Eigentlich bräuchte es in Zeiten wie diesen dringend eine starke, selbstbewusste und der Zukunft zugewandte Sozialdemokratie. Weil globale Unternehmen in Europa kaum Steuern zahlen oder durch Dividendenstripping (Cum Ex/Cum Cum) in Milliardenumfang bei der Erstattung der Kapitalertragssteuer betrügen. Weil sich die Arbeitswelt massiv wandelt und die Zukunft der sozialen Sicherungssysteme ungewisser erscheint denn je. Weil die Bildungschancen von Kindern immer noch stark von Einkommen und Herkunft der Eltern abhängen. Weil bezahlbarer Wohnraum in den Städten Mangelware ist während viele Gemeinden im ländlichen Raum aussterben. Weil die Polarisierung in unserer Gesellschaft zunimmt und das „große Ganze“, das uns eigentlich verbinden sollte, verloren zu gehen scheint.
Unsere historisch schlechten Umfragewerte sind ein Ausweis dafür, dass wir für diese Probleme (und viele andere) keine befriedigenden Antworten zu liefern haben und/oder es in unserer Art zu kommunizieren und mit unserem bestehenden Spitzenpersonal nicht geschafft haben, diese glaubwürdig genug zu vertreten. Um das Schicksal vieler unserer europäischen Schwesterparteien zu verhindern, brauchen wir einen wirklichen inhaltlichen und personellen Neuanfang – und zwar so schnell wie möglich. Wer glaubt, wir hätten bis zum regulären Parteitagstermin im Dezember 2019, zwischen dem die Europa-, vier Landtags- und neun Kommunalwahlen stehen Zeit, der irrt gewaltig.
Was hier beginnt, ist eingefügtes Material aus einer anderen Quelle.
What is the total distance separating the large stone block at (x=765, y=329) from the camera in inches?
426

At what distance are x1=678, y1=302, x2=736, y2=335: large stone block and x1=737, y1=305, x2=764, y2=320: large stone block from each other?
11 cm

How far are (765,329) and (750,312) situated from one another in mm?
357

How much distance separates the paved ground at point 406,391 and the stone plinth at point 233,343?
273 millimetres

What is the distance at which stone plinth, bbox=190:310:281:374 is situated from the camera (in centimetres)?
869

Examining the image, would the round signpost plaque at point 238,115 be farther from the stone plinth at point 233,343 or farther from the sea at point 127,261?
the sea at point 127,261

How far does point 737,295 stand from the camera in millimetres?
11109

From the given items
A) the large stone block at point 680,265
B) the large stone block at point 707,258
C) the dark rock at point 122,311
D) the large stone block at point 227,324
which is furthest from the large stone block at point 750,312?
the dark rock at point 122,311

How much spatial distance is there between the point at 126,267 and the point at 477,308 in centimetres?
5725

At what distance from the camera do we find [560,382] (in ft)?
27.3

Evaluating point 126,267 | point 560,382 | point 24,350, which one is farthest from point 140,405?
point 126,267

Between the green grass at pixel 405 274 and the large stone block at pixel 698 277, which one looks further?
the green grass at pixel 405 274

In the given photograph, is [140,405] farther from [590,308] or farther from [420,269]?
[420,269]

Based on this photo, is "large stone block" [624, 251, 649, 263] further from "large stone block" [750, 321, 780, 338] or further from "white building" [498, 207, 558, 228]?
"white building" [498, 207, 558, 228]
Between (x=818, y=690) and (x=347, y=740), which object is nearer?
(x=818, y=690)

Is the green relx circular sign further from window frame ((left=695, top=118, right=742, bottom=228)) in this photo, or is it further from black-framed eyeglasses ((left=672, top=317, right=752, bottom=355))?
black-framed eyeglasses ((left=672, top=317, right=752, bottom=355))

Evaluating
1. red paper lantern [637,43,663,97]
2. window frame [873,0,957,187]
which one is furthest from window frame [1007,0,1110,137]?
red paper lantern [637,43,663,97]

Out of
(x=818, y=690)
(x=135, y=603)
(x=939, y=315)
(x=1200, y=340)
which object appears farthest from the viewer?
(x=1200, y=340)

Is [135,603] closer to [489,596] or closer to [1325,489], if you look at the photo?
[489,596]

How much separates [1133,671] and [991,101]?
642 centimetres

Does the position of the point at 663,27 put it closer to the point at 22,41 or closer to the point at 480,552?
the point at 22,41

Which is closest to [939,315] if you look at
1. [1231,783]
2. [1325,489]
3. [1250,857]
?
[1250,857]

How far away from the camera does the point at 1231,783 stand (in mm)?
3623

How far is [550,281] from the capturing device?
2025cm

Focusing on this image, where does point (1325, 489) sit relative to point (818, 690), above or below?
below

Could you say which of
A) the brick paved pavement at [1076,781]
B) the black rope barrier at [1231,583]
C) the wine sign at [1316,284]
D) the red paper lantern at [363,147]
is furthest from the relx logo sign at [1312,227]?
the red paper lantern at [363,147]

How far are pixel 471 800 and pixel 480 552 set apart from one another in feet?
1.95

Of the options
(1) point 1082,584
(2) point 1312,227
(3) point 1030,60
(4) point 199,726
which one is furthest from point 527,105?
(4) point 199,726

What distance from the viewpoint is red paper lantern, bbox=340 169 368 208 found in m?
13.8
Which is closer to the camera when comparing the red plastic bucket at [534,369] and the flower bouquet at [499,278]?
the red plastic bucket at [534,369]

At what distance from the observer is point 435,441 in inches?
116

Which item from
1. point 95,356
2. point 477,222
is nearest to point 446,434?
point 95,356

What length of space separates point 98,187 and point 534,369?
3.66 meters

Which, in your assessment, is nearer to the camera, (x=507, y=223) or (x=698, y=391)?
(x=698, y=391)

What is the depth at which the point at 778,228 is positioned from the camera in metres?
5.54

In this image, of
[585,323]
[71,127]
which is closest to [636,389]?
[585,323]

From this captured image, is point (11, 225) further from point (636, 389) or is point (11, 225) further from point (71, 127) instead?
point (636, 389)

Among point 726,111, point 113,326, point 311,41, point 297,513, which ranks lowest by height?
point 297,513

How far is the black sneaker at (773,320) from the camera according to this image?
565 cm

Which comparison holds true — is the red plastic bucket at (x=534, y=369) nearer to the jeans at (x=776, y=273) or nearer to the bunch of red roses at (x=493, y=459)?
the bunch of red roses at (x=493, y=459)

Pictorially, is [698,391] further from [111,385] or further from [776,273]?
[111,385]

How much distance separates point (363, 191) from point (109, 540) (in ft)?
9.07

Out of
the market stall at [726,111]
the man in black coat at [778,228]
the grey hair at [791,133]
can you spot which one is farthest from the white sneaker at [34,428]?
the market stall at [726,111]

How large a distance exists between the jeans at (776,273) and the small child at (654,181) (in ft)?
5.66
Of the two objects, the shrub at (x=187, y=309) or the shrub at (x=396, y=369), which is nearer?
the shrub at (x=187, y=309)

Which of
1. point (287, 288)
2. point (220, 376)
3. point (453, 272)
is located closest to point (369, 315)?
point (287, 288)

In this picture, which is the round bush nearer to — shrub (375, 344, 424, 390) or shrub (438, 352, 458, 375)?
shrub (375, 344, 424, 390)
Wir bitten euch daher darum in den kommenden Wochen mithilfe des geplanten Debattencamps und dem Input aus den Landesverbänden, Unterbezirken und Ortsvereinen die Grundlagen für ein neues Parteiprogramm zu legen. Dieses sollte dann auf einem vorgezogenen ordentlichen Parteitag im kommenden Frühjahr überarbeitet und beschlossen sowie anschließend durch einem neuen Bundesvorstand vertreten werden, dessen Mitglieder in den letzten 20 Jahren nicht bereits so gut wie jede wichtige Rolle in Partei und Regierung innehatten.
Mach den Weg frei für eine neue, unverbrauchte Generation von Sozialdemokratinnen und Sozialdemokraten, die nicht mit dem in Teilen bestehenden Widerspruch von Parteiprogrammatik und Regierungshandeln zu kämpfen haben – im Interesse unserer Partei und der Werte und Ideale, für die wir alle immer noch gemeinsam einstehen.